Give the listing below again in full, exactly as written.

_Entries provided_:
— START —

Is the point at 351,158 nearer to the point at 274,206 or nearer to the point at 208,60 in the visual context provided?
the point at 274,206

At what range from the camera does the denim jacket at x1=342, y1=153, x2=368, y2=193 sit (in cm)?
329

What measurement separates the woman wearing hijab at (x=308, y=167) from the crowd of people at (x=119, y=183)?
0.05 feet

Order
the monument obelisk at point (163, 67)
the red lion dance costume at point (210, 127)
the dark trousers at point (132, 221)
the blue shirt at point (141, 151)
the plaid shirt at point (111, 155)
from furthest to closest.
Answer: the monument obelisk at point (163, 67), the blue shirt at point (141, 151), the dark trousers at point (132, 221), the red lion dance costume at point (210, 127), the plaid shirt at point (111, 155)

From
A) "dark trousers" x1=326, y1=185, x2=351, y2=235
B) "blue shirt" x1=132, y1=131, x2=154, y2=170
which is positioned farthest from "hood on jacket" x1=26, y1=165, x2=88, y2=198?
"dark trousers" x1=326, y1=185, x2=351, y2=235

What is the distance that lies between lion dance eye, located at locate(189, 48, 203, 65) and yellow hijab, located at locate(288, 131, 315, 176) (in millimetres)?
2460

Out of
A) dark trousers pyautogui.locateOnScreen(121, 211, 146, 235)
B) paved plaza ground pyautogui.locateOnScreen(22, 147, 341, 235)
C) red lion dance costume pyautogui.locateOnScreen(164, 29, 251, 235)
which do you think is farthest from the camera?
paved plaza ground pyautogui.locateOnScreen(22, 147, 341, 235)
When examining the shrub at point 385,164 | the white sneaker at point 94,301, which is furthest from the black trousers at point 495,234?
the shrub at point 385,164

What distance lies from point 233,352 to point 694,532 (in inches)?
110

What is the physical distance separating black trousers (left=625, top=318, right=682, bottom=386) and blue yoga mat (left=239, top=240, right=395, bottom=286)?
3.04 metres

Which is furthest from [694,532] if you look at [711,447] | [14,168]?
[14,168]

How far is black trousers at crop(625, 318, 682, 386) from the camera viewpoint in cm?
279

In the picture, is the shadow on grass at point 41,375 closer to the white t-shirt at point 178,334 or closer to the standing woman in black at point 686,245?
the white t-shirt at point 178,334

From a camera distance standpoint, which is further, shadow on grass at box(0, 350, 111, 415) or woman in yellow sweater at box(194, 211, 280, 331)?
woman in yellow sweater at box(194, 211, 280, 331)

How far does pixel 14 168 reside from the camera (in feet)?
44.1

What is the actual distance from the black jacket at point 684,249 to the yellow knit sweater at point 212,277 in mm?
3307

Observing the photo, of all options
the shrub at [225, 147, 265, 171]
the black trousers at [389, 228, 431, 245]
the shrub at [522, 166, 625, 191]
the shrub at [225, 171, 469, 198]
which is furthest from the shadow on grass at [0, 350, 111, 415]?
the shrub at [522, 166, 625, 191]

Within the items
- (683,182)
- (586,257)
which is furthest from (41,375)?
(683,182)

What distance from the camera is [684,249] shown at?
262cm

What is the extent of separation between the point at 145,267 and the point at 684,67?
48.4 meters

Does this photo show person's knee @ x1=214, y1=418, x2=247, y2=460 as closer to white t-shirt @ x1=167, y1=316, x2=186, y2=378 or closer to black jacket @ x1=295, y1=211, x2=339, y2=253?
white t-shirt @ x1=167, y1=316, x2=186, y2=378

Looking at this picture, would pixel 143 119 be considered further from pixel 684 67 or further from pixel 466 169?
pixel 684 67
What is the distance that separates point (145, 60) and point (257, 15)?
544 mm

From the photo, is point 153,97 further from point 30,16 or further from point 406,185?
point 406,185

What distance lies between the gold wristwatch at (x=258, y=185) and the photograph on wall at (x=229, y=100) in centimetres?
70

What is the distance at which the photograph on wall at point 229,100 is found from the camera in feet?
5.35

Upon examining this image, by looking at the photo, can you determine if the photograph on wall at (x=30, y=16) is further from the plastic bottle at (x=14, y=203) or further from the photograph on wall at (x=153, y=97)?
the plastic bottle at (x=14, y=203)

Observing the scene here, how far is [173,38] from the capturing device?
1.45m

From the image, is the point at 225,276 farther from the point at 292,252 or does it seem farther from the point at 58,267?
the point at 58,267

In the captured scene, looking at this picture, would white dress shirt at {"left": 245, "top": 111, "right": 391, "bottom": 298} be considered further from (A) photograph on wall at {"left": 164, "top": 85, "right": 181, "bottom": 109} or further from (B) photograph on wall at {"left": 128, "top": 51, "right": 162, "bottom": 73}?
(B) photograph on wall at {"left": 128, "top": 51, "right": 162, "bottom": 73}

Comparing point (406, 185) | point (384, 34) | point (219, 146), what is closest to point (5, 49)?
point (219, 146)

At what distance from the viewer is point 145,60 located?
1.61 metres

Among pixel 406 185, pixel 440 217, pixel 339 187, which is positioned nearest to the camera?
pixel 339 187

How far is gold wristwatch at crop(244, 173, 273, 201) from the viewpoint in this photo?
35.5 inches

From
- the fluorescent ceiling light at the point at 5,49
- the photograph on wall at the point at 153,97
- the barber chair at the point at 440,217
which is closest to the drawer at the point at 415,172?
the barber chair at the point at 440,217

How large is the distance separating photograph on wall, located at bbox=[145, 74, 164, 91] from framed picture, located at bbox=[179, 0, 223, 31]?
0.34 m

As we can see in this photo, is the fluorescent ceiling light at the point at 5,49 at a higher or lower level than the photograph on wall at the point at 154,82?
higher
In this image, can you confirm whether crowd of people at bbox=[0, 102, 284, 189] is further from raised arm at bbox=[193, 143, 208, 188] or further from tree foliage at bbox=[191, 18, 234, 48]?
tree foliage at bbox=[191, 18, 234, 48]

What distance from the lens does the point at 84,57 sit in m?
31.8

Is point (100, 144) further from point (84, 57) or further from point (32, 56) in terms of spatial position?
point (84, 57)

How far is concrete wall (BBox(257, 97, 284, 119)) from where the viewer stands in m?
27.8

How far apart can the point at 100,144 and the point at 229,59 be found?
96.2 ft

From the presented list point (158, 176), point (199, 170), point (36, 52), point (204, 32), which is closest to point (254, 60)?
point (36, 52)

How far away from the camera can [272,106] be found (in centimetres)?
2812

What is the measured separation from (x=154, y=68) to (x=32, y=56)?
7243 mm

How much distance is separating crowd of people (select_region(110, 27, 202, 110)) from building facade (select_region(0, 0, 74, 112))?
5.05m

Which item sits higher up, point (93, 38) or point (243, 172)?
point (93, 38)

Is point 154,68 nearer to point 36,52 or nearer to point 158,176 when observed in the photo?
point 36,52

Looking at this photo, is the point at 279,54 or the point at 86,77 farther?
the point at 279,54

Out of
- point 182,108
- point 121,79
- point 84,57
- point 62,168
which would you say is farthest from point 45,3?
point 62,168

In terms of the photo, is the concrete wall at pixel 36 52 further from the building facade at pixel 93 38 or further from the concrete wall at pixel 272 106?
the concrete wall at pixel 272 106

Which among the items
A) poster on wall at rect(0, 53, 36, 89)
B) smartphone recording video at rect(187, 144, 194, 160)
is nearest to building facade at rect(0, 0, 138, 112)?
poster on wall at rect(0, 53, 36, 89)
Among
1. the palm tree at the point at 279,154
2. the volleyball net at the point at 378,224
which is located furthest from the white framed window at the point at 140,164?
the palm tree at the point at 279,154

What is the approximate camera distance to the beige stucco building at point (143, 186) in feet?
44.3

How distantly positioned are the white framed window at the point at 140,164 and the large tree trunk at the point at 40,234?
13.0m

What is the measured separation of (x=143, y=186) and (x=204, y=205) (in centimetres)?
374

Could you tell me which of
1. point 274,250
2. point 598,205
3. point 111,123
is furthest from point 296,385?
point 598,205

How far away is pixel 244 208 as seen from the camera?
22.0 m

— END —

_Written response_:
Is the point at 351,158 nearer to the point at 274,206 or nearer to the point at 208,60 in the visual context provided?
the point at 274,206

At what range from the camera does the denim jacket at x1=342, y1=153, x2=368, y2=193 sit (in cm)?
329

What measurement separates the woman wearing hijab at (x=308, y=167) from the crowd of people at (x=119, y=183)?
0.05 feet

Order
the monument obelisk at point (163, 67)
the red lion dance costume at point (210, 127)
the dark trousers at point (132, 221)
the blue shirt at point (141, 151)
the plaid shirt at point (111, 155)
from furthest to closest.
Answer: the monument obelisk at point (163, 67), the blue shirt at point (141, 151), the dark trousers at point (132, 221), the red lion dance costume at point (210, 127), the plaid shirt at point (111, 155)

From
A) "dark trousers" x1=326, y1=185, x2=351, y2=235
B) "blue shirt" x1=132, y1=131, x2=154, y2=170
which is positioned farthest from "hood on jacket" x1=26, y1=165, x2=88, y2=198?
"dark trousers" x1=326, y1=185, x2=351, y2=235

What is the distance that lies between lion dance eye, located at locate(189, 48, 203, 65) and yellow hijab, located at locate(288, 131, 315, 176) (in millimetres)?
2460

Out of
A) dark trousers pyautogui.locateOnScreen(121, 211, 146, 235)
B) paved plaza ground pyautogui.locateOnScreen(22, 147, 341, 235)
C) red lion dance costume pyautogui.locateOnScreen(164, 29, 251, 235)
which do you think is farthest from the camera?
paved plaza ground pyautogui.locateOnScreen(22, 147, 341, 235)
When examining the shrub at point 385,164 | the white sneaker at point 94,301, which is furthest from the black trousers at point 495,234?
the shrub at point 385,164

What distance lies from point 233,352 to point 694,532 (in inches)?
110

What is the physical distance separating black trousers (left=625, top=318, right=682, bottom=386) and blue yoga mat (left=239, top=240, right=395, bottom=286)?
3.04 metres

Which is furthest from [694,532] if you look at [711,447] | [14,168]?
[14,168]

How far is black trousers at crop(625, 318, 682, 386) from the camera viewpoint in cm?
279

In the picture, is the shadow on grass at point 41,375 closer to the white t-shirt at point 178,334 or closer to the standing woman in black at point 686,245?
the white t-shirt at point 178,334

From a camera distance standpoint, which is further, shadow on grass at box(0, 350, 111, 415) or woman in yellow sweater at box(194, 211, 280, 331)?
woman in yellow sweater at box(194, 211, 280, 331)

How far does pixel 14 168 reside from the camera (in feet)?
44.1

What is the actual distance from the black jacket at point 684,249 to the yellow knit sweater at point 212,277 in mm?
3307

Observing the photo, of all options
the shrub at [225, 147, 265, 171]
the black trousers at [389, 228, 431, 245]
the shrub at [522, 166, 625, 191]
the shrub at [225, 171, 469, 198]
which is furthest from the shadow on grass at [0, 350, 111, 415]?
the shrub at [522, 166, 625, 191]

Within the items
- (683,182)
- (586,257)
which is furthest from (41,375)?
(683,182)

What distance from the camera is [684,249] shown at?
262cm

What is the extent of separation between the point at 145,267 and the point at 684,67?
48.4 meters

Does this photo show person's knee @ x1=214, y1=418, x2=247, y2=460 as closer to white t-shirt @ x1=167, y1=316, x2=186, y2=378 or closer to black jacket @ x1=295, y1=211, x2=339, y2=253?
white t-shirt @ x1=167, y1=316, x2=186, y2=378

Looking at this picture, would pixel 143 119 be considered further from pixel 684 67 or further from pixel 466 169?
pixel 684 67
What is the distance that separates point (145, 60) and point (257, 15)?
544 mm

From the photo, is point 153,97 further from point 30,16 or further from point 406,185?
point 406,185

What distance lies between the gold wristwatch at (x=258, y=185) and the photograph on wall at (x=229, y=100) in centimetres?
70

What is the distance at which the photograph on wall at point 229,100 is found from the camera in feet?
5.35

Upon examining this image, by looking at the photo, can you determine if the photograph on wall at (x=30, y=16) is further from the plastic bottle at (x=14, y=203) or further from the photograph on wall at (x=153, y=97)?
the plastic bottle at (x=14, y=203)

Observing the scene here, how far is [173,38] from the capturing device?
1.45m

From the image, is the point at 225,276 farther from the point at 292,252 or does it seem farther from the point at 58,267?
the point at 58,267

In the captured scene, looking at this picture, would white dress shirt at {"left": 245, "top": 111, "right": 391, "bottom": 298} be considered further from (A) photograph on wall at {"left": 164, "top": 85, "right": 181, "bottom": 109} or further from (B) photograph on wall at {"left": 128, "top": 51, "right": 162, "bottom": 73}?
(B) photograph on wall at {"left": 128, "top": 51, "right": 162, "bottom": 73}

Comparing point (406, 185) | point (384, 34) | point (219, 146), what is closest to point (5, 49)?
point (219, 146)

At what distance from the viewer is point 145,60 located?
1.61 metres

Among pixel 406 185, pixel 440 217, pixel 339 187, which is positioned nearest to the camera?
pixel 339 187

How far is gold wristwatch at crop(244, 173, 273, 201) from the viewpoint in this photo?
35.5 inches

From
- the fluorescent ceiling light at the point at 5,49
- the photograph on wall at the point at 153,97
- the barber chair at the point at 440,217
which is closest to the drawer at the point at 415,172?
the barber chair at the point at 440,217

How large is the distance separating photograph on wall, located at bbox=[145, 74, 164, 91] from framed picture, located at bbox=[179, 0, 223, 31]?
0.34 m

As we can see in this photo, is the fluorescent ceiling light at the point at 5,49 at a higher or lower level than the photograph on wall at the point at 154,82?
higher
In this image, can you confirm whether crowd of people at bbox=[0, 102, 284, 189] is further from raised arm at bbox=[193, 143, 208, 188] or further from tree foliage at bbox=[191, 18, 234, 48]?
tree foliage at bbox=[191, 18, 234, 48]

What distance from the lens does the point at 84,57 sit in m?
31.8

Is point (100, 144) further from point (84, 57) or further from point (32, 56) in terms of spatial position?
point (84, 57)

How far is concrete wall (BBox(257, 97, 284, 119)) from where the viewer stands in m?
27.8

How far apart can the point at 100,144 and the point at 229,59 be found?
96.2 ft

From the presented list point (158, 176), point (199, 170), point (36, 52), point (204, 32), which is closest to point (254, 60)?
point (36, 52)

How far away from the camera can [272,106] be found (in centimetres)?
2812

What is the measured separation from (x=154, y=68) to (x=32, y=56)?
7243 mm

How much distance is separating crowd of people (select_region(110, 27, 202, 110)) from building facade (select_region(0, 0, 74, 112))?
5.05m

Which item sits higher up, point (93, 38) or point (243, 172)?
point (93, 38)

Is point 154,68 nearer to point 36,52 or nearer to point 158,176 when observed in the photo?
point 36,52

Looking at this photo, is the point at 279,54 or the point at 86,77 farther?
the point at 279,54

Out of
- point 182,108
- point 121,79
- point 84,57
- point 62,168
which would you say is farthest from point 45,3?
point 62,168

In terms of the photo, is the concrete wall at pixel 36 52 further from the building facade at pixel 93 38 or further from the concrete wall at pixel 272 106?
the concrete wall at pixel 272 106

Which among the items
A) poster on wall at rect(0, 53, 36, 89)
B) smartphone recording video at rect(187, 144, 194, 160)
is nearest to building facade at rect(0, 0, 138, 112)?
poster on wall at rect(0, 53, 36, 89)
Among
1. the palm tree at the point at 279,154
2. the volleyball net at the point at 378,224
which is located furthest from the white framed window at the point at 140,164?
the palm tree at the point at 279,154

What is the approximate camera distance to the beige stucco building at point (143, 186) in feet?
44.3

How distantly positioned are the white framed window at the point at 140,164 and the large tree trunk at the point at 40,234?
13.0m

What is the measured separation of (x=143, y=186) and (x=204, y=205) (in centimetres)?
374

Could you tell me which of
1. point 274,250
2. point 598,205
3. point 111,123
is furthest from point 296,385?
point 598,205

How far away is pixel 244 208 as seen from the camera?
22.0 m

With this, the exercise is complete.